六、发动群众,大种晚秋作物,缩短灾期。一九四二年秋,边区一小部分灾区降了偏雨,灾民补种秋菜,获得了良好的效果。边区党政接受了这个经验。一九四三年事先就号召灾民,责成国营粮店,准备大量购储晚庄稼和秋菜种子,如荞麦、小糜、小黍、六十日苞谷和萝卜、蔓菁、小菜根等,当八月降雨后,立刻开展了大规模的补种,抢种。又获得了丰收。
七、安置灾民,有计划地组织移垦。从历史上看,冀西、豫北地区一遇到灾荒,就向晋东南逃荒。一九四二年和一九四三年遭灾后,冀西特别是豫北灾民大量向太行、太岳两区逃荒,据太行区报告有二十五万人次,太岳区最多时每天达到两三万人。我们对逃荒灾民,除去极少数单身汉和无家可归者给予安置外,绝大部分都发给路费,劝其回去,生产自救。据统计,太行、太岳两区安置移垦落户的灾民约一万余人。

◆ **任务说明**:
- A) 请照原文重写节选中从“六、发动群众,大种晚秋作物,缩短灾期。一”起、至“的补种,抢种。又获得了丰收。”止（含该处）的文字。
- B) 节选提到国营粮店受命大量购储晚庄稼和秋菜种子，请列出其中举出的全部种类。
- C) 根据节选，太行区报告的逃荒灾民有多少人次？
请仅依据以上节选作答。

◆ **所给数据**:
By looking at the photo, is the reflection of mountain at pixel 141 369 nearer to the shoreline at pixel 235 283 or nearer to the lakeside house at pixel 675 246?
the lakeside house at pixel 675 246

◆ **各题答案**:
- A)
六、发动群众,大种晚秋作物,缩短灾期。一九四二年秋,边区一小部分灾区降了偏雨,灾民补种秋菜,获得了良好的效果。边区党政接受了这个经验。一九四三年事先就号召灾民,责成国营粮店,准备大量购储晚庄稼和秋菜种子,如荞麦、小糜、小黍、六十日苞谷和萝卜、蔓菁、小菜根等,当八月降雨后,立刻开展了大规模的补种,抢种。又获得了丰收。

- B) 荞麦、小糜、小黍、六十日苞谷、萝卜、蔓菁、小菜根

- C) 二十五万人次。